Activity 1:
List every architecture, landscape, or engineering firm named in the text about the Menil Cafe and the Nasher Sculpture Center.
Activity 2:
Carry on the text about the Menil Cafe and the Nasher Sculpture Center, picking up right after its last sentence.

Extract provided:
_ _ _
Menil Cafe

Interloop-Architecture was commissioned by the Menil Foundation to develop a concept design for a new full-service cafe to accommodate visitors to the museum as well as a broader public within the city. The cafe proposal was to adapt and re-use an existing 1923 wood-framed bungalow on the campus, directly across from the Menil Collection museum entrance.

The Menil Collection building externalizes structure as an aesthetic means to mediate the scale of the museum building relative to the surrounding bungalows. The new Menil Cafe internalizes structure as an aesthetic means to expand the scale of the bungalow volume.

Nasher Sculpture Center

Nasher Sculpture Center is a 60,000 SF structure and a 1.9 acre Garden designed to showcase the sculpture collection of Ray and Patsy Nasher. The Center is located in Downtown Dallas across from the Dallas Museum of Fine Art. Renzo Piano Building Workshop is the lead design consultant, Peter Walker and Partners is the Landscape Architect and Ove Arup & Partners is lead engineers. Interloop Architecture was hired by Renzo Piano’s office to administer the design of the building and garden. Interloop Architecture was also hired to coordinate between the owner and the other consultants all matters relating to the execution of the design, as well as produce Construction Documents for portions of the construction including Finish Millwork, Ornamental Gates, Stone details, a 2,500 SF Auditorium, and various other finish details associated with the project.
_ _ _
Dataset:
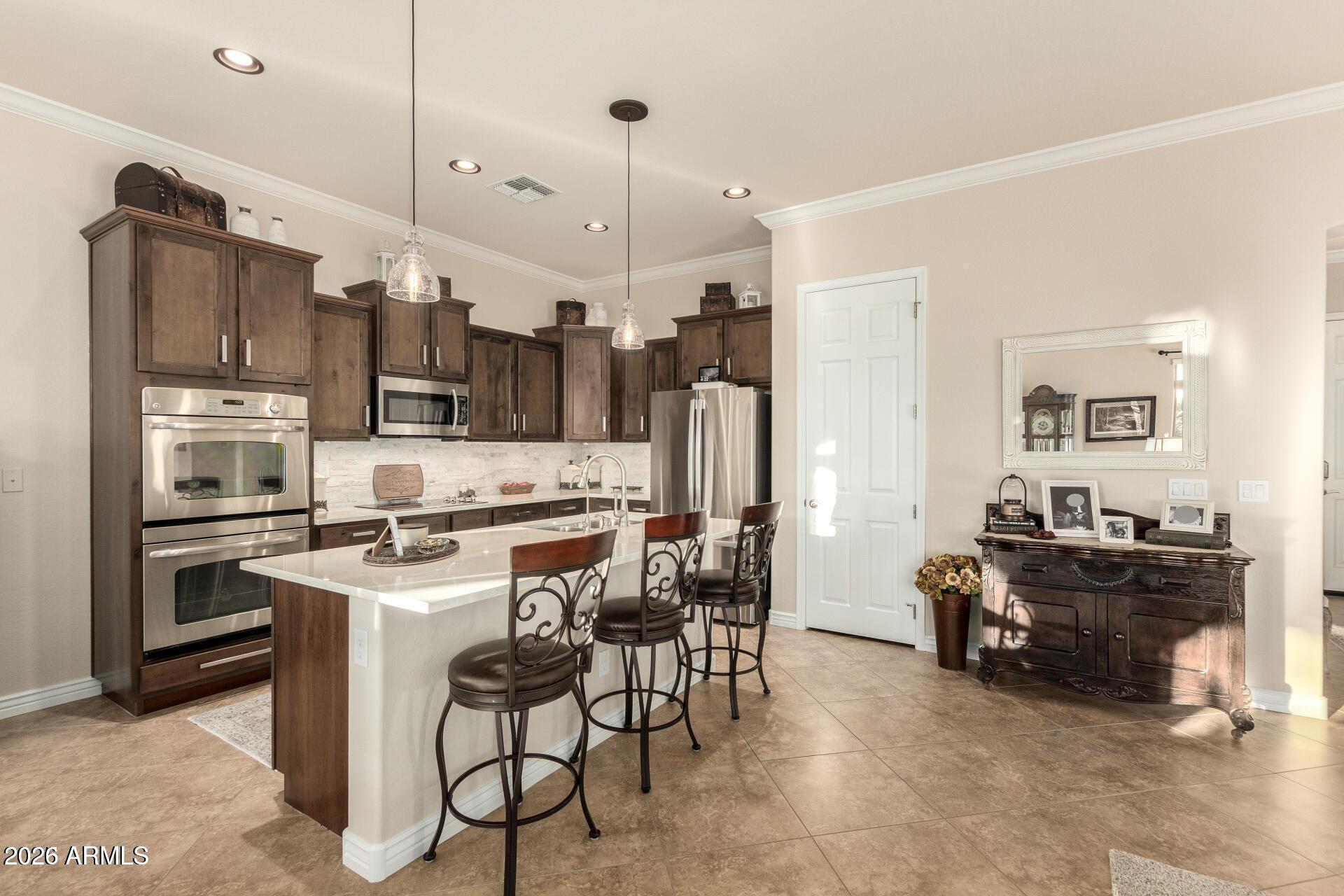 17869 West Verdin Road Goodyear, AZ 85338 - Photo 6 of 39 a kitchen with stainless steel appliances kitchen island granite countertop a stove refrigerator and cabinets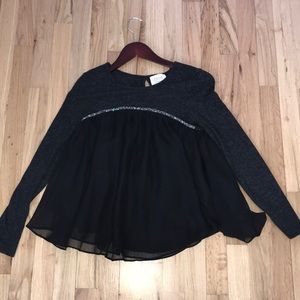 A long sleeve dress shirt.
_ _ _
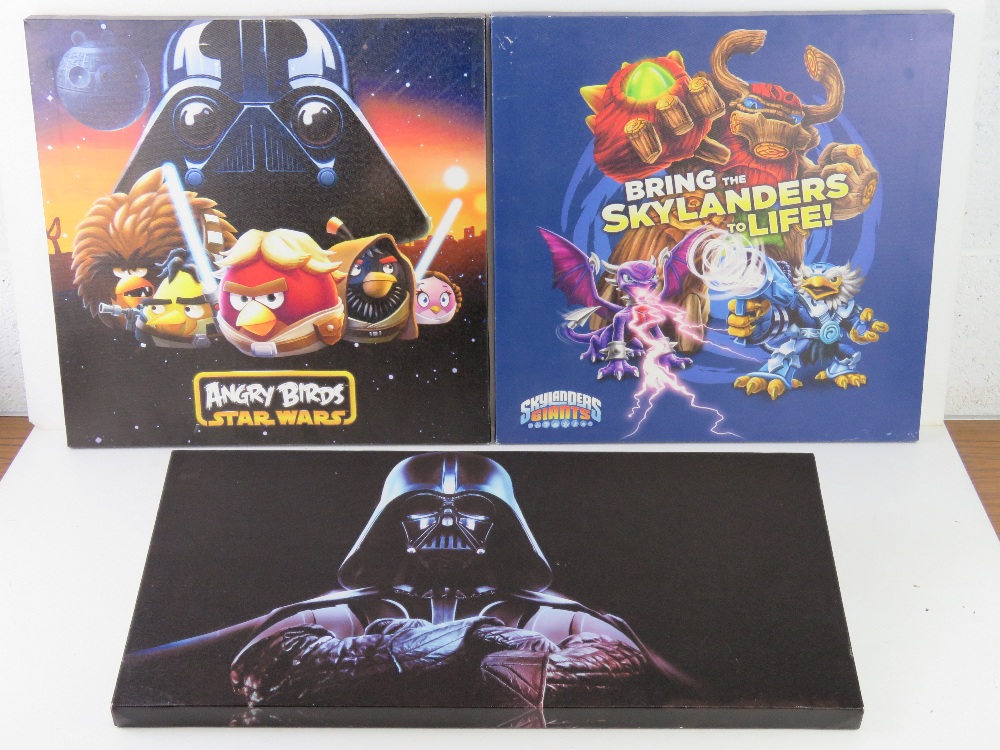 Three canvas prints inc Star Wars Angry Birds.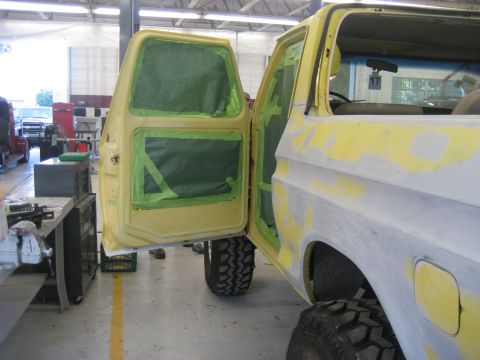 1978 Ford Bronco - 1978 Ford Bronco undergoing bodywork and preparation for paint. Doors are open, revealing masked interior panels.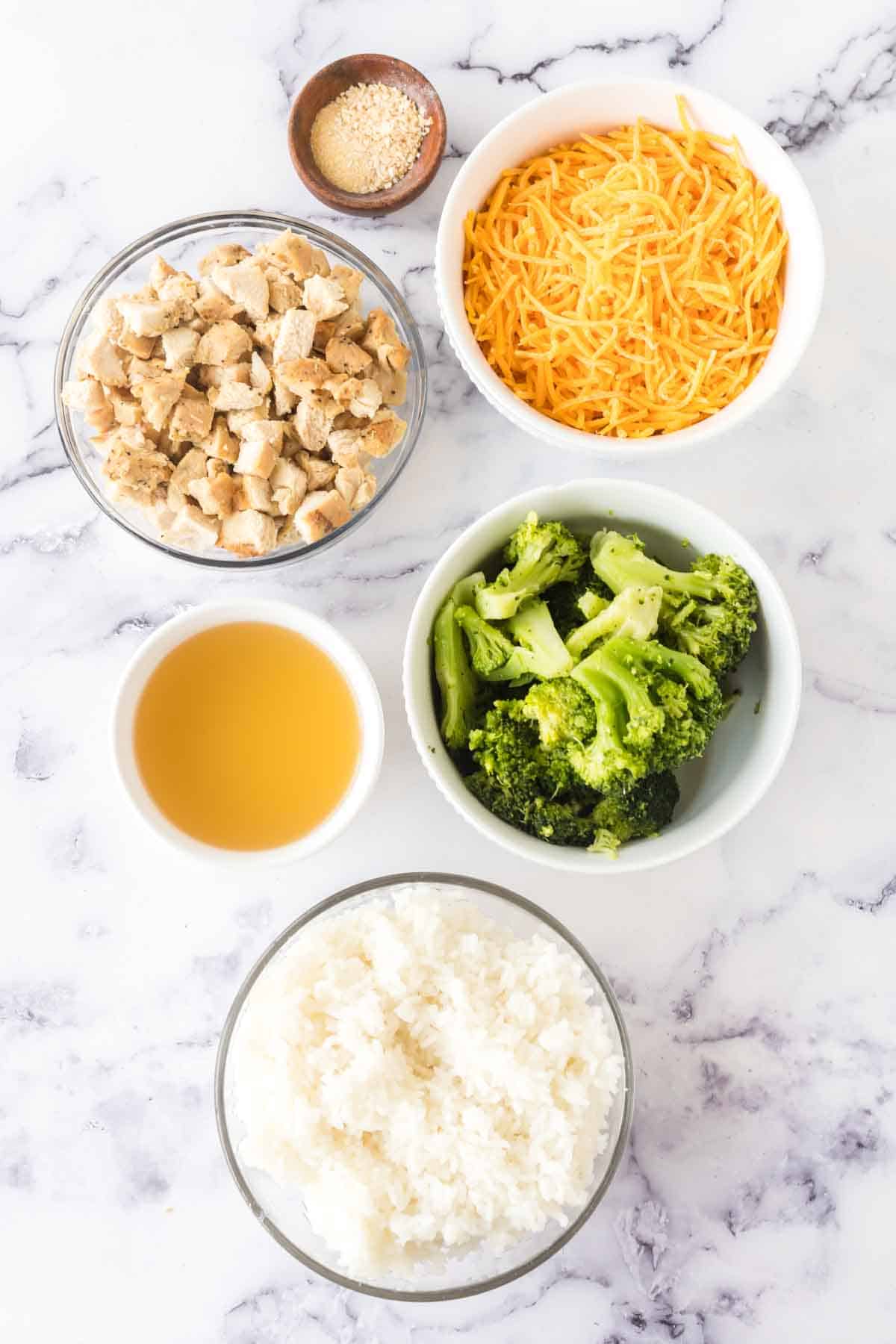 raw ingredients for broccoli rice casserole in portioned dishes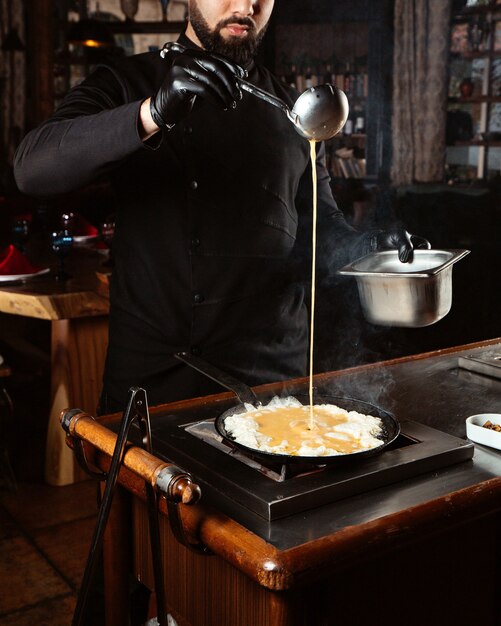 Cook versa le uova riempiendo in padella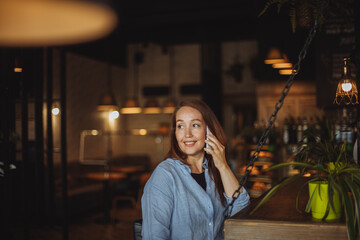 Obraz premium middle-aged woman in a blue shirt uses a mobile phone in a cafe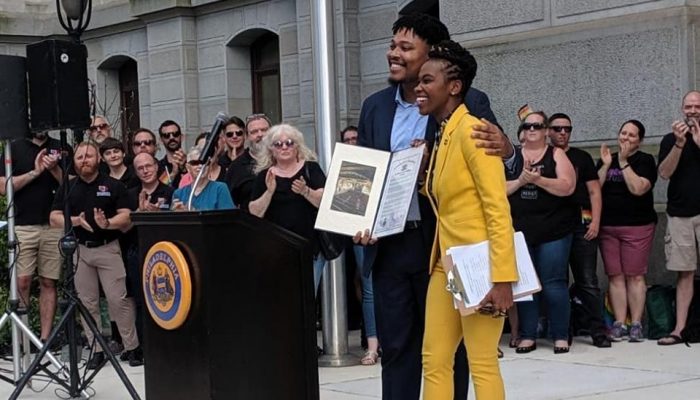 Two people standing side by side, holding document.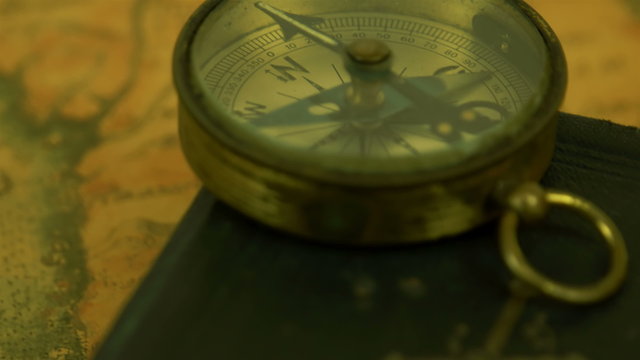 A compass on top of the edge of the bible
_ _ _
Task output 1:
- Interloop Architecture
- Renzo Piano Building Workshop
- Peter Walker and Partners
- Ove Arup & Partners

Task output 2:
Photographer: Tim Hursley ©2003

Tending, (blue)

Interloop Architecture was commissioned by The Nasher Foundation to design a building to house Tending, (blue), an artwork by James Turrell. Tending, (blue) is sited in a planted berm at the west end of the Nasher Sculpture garden, opposite the main museum building. Tending, (blue) contains two artworks – an entry piece and a skyspace.

Photographer: Tim Hursley ©2003

 

Two-Seater

Two-Seater is a folding bench armature that was engineered and fabricated by Interloop Architecture for Tending,(Blue). This bench is a critical element to experiencing the Skyspace artwork by James Turrell. Texas Accessibility Standards (TAS) requires that the bench accommodate wheelchair access for two individuals seated side by side. Instead of creating a void for these seats, we developed a retractable armature that would support the required portion of the bench, (over four-hundred pounds of stone cladding), enabling it to fold into the wall. Actuators allow an individual to operate the bench with very little effort using a concealed handle to slide the bench into position or to fold it back into the wall.

E-X-I-T

EXIT is a custom exit light produced for The Nasher Sculpture Center in Dallas, Texas. Interloop Architecture designed and fabricated the exit lights, working with engineers, fabricators, UL technicians, and the graphic design firm 2×4. In keeping with city, state, and federal safety standards, every emergency light fixture must undergo extensive testing by the Underwriter Laboratories Testing Center to meet a wide range of design criteria. These stringent technical requirements typically thwart innovation by limited new design, requiring the exclusive use of existing UL approved components.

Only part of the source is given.